Las raíces del mito de la democracia racial deben rastrearse en los ejercicios configurativos de las identidades nacionales latinoamericanas entre finales del siglo XIX y principios del siglo XX, en la prosecución y reconfiguración (resemantización) de la colonialidad del poder bajo la hegemonía de las élites blancas. La ficción de la democracia racial trataría así de resolver la incompatibilidad entre los supuestos estatales de unidad, igualdad y ciudadanía plena en un estado independiente, y las realidades materiales y subjetivas de desigualdad y discriminación en una sociedad tutelada por la colonialidad del poder: el mito de la democracia racial debe constantemente reafrmar lo primero al tiempo que procurar suprimir lo segundo. Como lo señaló el orientalista francés Ernest Renan a fines del siglo XIX: «la esencia de una nación es que todos los individuos tengan muchas cosas en común, y también que todos hayan olvidado muchas cosas» (Renan, 1882: 57). En este sentido, la (re)producción del mito de la democracia racial encubre la diferencia colonial, lo cual genera una narrativa de armonía y tolerancia que, a la vez, promueve un relato del que están ausentes las relaciones de dominación y explotación, e incluso la conflictividad que les es inherente.
Los diseños nacionales en Venezuela han estado particularmente asentados sobre este mito. La ficción de la democracia racial ha sido uno de los cimientos ideológicos desde los cuales se han vehiculizado los proyectos civilizatorios de modernización, como siempre, a través del Estado como entidad primordial del control de la autoridad colectiva.
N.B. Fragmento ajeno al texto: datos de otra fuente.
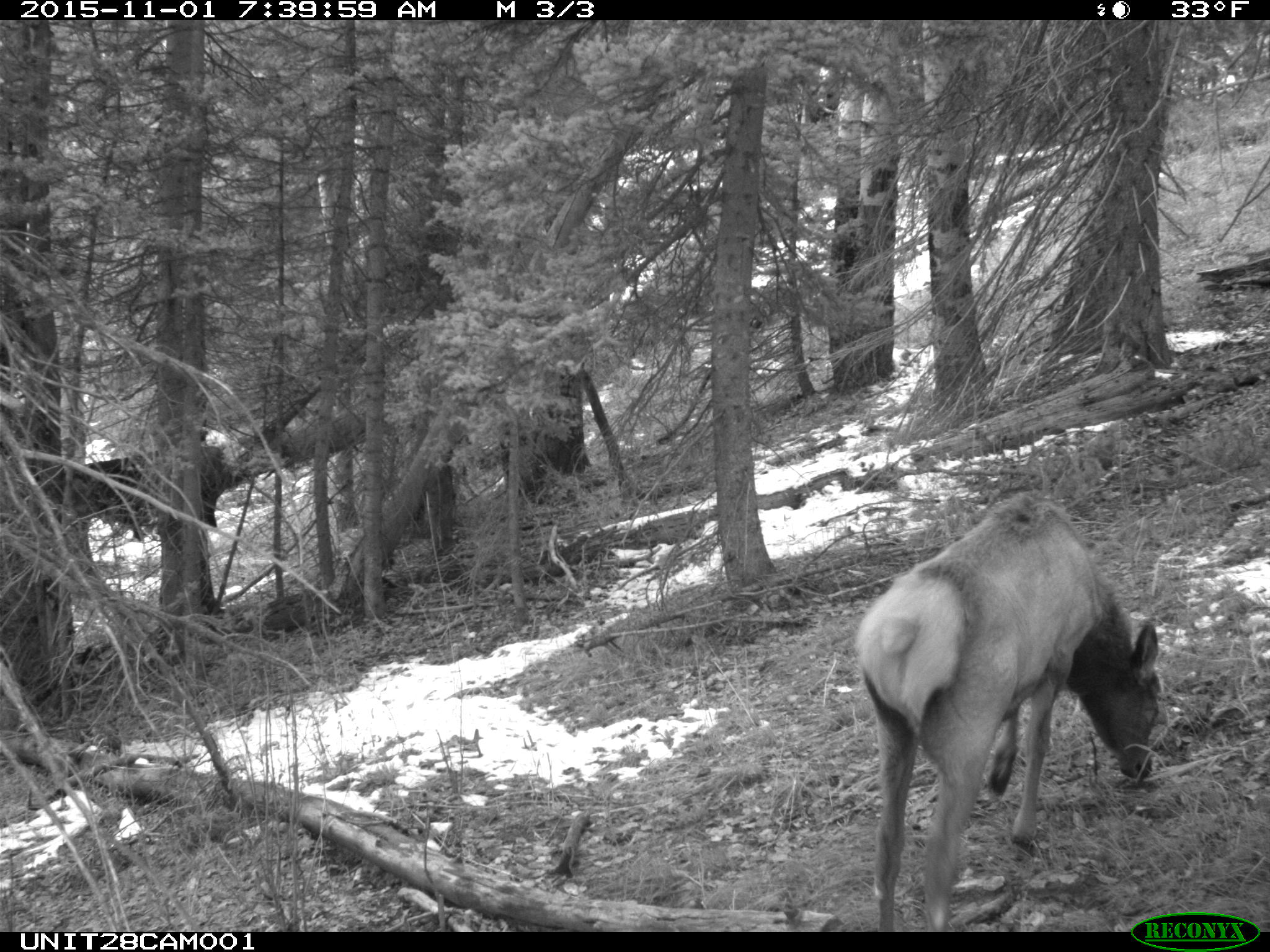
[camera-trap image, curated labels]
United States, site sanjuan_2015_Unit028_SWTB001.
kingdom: Animalia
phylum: Chordata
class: Mammalia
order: Artiodactyla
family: Cervidae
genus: Cervus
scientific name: Cervus elaphus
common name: red deer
Cervus elaphus (red deer).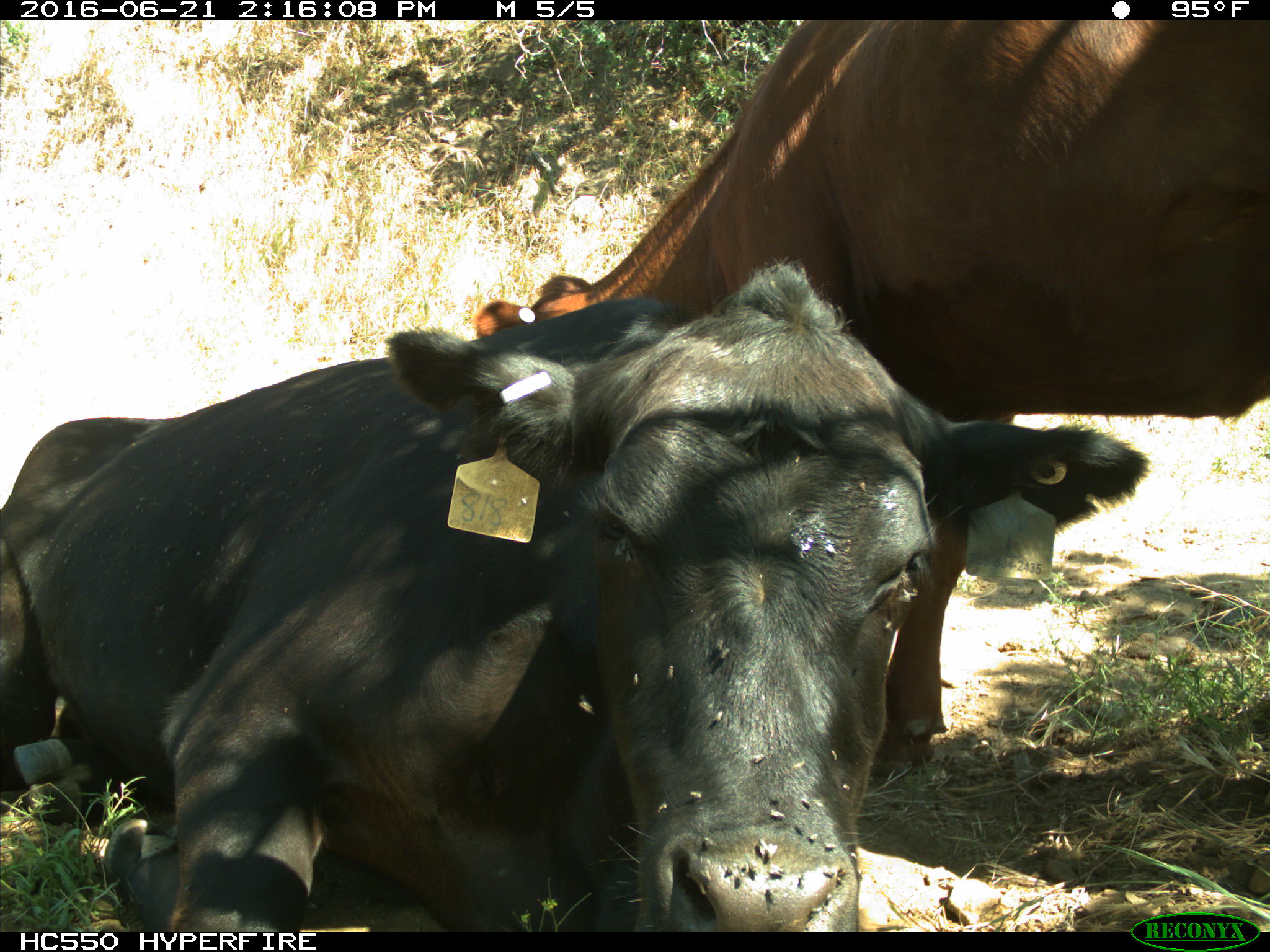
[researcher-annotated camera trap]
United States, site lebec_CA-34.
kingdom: Animalia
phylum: Chordata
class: Mammalia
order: Artiodactyla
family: Bovidae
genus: Bos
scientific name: Bos taurus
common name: domestic cow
Diseños nacionales y literatura modernista en Venezuela
Por diseños nacionales entendemos aquellos proyectos que han sido desplegados por las élites criollas latinoamericanas en su afán por homogeneizar (al estilo occidental) la totalidad de la vida nacional. Estos diseños suponen el desarrollo de metodologías o tecnologías civilizatorias que se basan en la planificación e implementación de diversas políticas de producción y de subjetivación inscritas en los diferentes momentos del imaginario histórico6 de la colonialidad, y que están asociados fuertemente a la idea de la modernización. Desde la época de la postindependencia latinoamericana, estos proyectos estuvieron suscritos a diferentes estrategias de cohesión y control social que intentaron configurar una identidad y un ser nacional homogéneo e indeleble, constituido a partir de componentes como la unidad del lenguaje, la pureza y el refinamiento cultural y el blanqueamiento étnico/racial; bajo los auspicios del modelo democrático de corte liberal y de la economía de mercado7. Estos bocetos limitados a los espacios nacionales han sido comúnmente denominados como «proyectos de modernidad».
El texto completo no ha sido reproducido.